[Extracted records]

============================================================

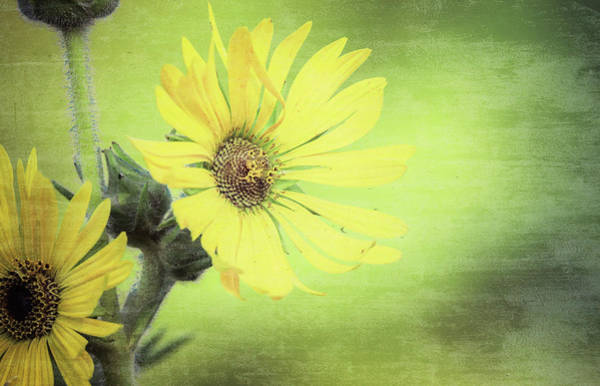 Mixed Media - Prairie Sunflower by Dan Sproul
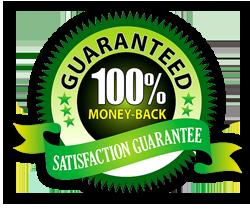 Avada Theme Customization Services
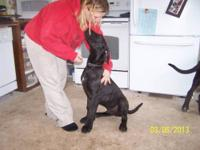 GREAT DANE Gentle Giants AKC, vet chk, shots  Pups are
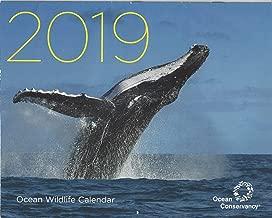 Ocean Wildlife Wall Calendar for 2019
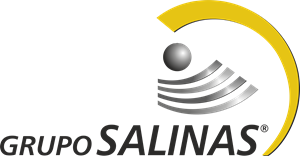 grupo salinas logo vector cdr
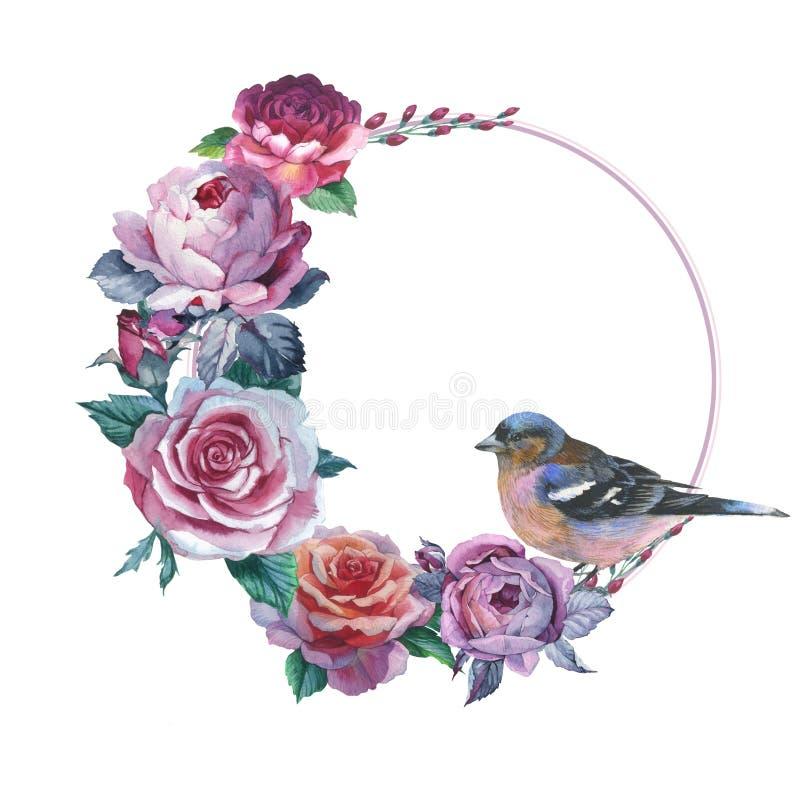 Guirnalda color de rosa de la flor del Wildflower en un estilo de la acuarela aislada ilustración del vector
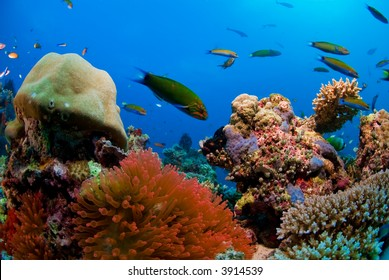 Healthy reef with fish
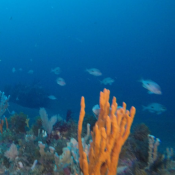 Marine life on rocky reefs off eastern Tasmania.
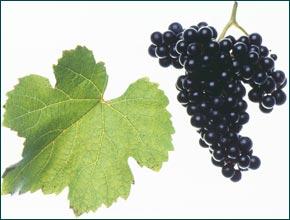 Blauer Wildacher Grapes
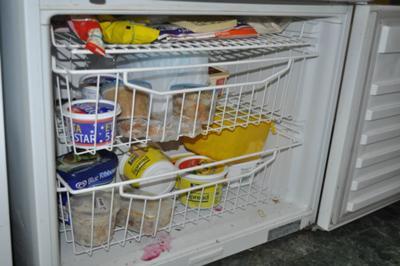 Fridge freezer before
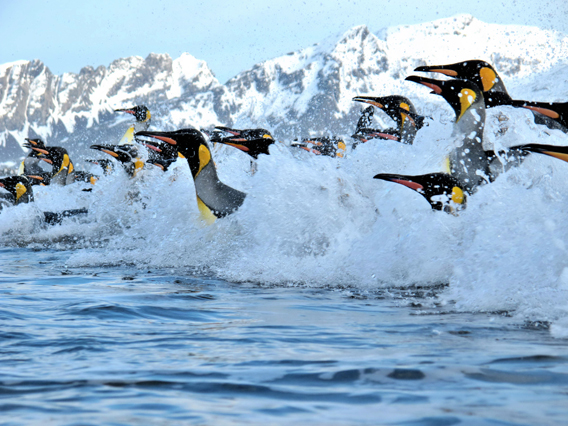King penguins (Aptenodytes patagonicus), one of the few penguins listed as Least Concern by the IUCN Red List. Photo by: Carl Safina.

============================================================

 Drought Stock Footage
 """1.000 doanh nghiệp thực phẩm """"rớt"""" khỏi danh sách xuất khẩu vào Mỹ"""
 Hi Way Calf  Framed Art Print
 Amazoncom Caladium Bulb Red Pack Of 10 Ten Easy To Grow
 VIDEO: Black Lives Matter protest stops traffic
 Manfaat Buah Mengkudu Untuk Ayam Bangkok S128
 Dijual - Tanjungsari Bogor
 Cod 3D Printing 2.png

============================================================

* _TASK REQUIREMENTS_:
In your answer, include only the lines above starting at the line that holds "doanh nghiệp thực" and ending at the line that holds "Cod 3D Printing 2.png", copied exactly.

* _COMPLETED TASK_:
 """1.000 doanh nghiệp thực phẩm """"rớt"""" khỏi danh sách xuất khẩu vào Mỹ"""
 Hi Way Calf  Framed Art Print
 Amazoncom Caladium Bulb Red Pack Of 10 Ten Easy To Grow
 VIDEO: Black Lives Matter protest stops traffic
 Manfaat Buah Mengkudu Untuk Ayam Bangkok S128
 Dijual - Tanjungsari Bogor
 Cod 3D Printing 2.png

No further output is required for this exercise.